Recently, we had a production outage for a few minutes due a database migration on one of our Ruby on Rails apps. The deployment went fine through a few stages, but the problem only showed up at the last and the largest stage. This is exactly what happened during the deploy process.
- New code was deployed. Restart was pending, so the server was still running old code.
- Migrations ran.
- One migration removed a column that was used in the old code, but no longer used in the new code.
- The next migration was a data migration that inserted one row / user to a table. This was a very slow migration, taking 5+ minutes.
- The old code failed because it tried to use a column in the database that was no longer there. To make things worse, the column was referenced at all page loads within the app.
- The long running migration didn’t finish because it ran into a timeout.
- The servers weren’t restarted because the migration had failed.
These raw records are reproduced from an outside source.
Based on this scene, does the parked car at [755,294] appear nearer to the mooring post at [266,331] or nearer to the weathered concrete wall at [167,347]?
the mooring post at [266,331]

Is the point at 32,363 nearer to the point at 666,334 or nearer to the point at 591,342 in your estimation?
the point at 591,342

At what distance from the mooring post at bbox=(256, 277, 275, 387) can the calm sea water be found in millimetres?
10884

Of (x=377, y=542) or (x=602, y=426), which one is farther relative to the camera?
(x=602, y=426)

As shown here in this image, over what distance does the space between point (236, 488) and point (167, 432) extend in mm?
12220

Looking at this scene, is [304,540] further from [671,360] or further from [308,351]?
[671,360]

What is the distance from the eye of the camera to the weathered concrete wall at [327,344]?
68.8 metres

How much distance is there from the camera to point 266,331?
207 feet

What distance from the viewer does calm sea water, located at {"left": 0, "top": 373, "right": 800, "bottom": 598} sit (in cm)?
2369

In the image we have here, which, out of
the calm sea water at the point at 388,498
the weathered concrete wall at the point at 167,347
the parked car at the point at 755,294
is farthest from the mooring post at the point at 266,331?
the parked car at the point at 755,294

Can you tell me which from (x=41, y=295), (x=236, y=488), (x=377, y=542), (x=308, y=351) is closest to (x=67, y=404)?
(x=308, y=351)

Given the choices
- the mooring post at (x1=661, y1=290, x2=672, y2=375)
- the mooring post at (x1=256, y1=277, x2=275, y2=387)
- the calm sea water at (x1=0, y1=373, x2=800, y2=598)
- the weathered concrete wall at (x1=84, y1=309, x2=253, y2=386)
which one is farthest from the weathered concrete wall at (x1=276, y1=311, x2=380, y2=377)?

So, the new code wasn’t served at all.
- There was no automatic database rollback to restore the system into a good state with the old code.
The team was able to resolve the issues within the next 5 minutes, but it was the worst system outage we’ve seen in years. For anyone dealing with a large Ruby on Rails app, you can use the following safeguards to avoid such problems:
- Do not remove a column from the database while the current code is still using it. Do it at a later release.
- When a deployment fails at the migration step, ensure you have a rollback policy so that the system can be automatically restored to a known good state.
- Consider data migrations to be a performance problem and always test the migrations with relaistic load before production release.
- If possible, run your data migrations seprately from schema migrations so that you don’t incur deployment delays for optional new data.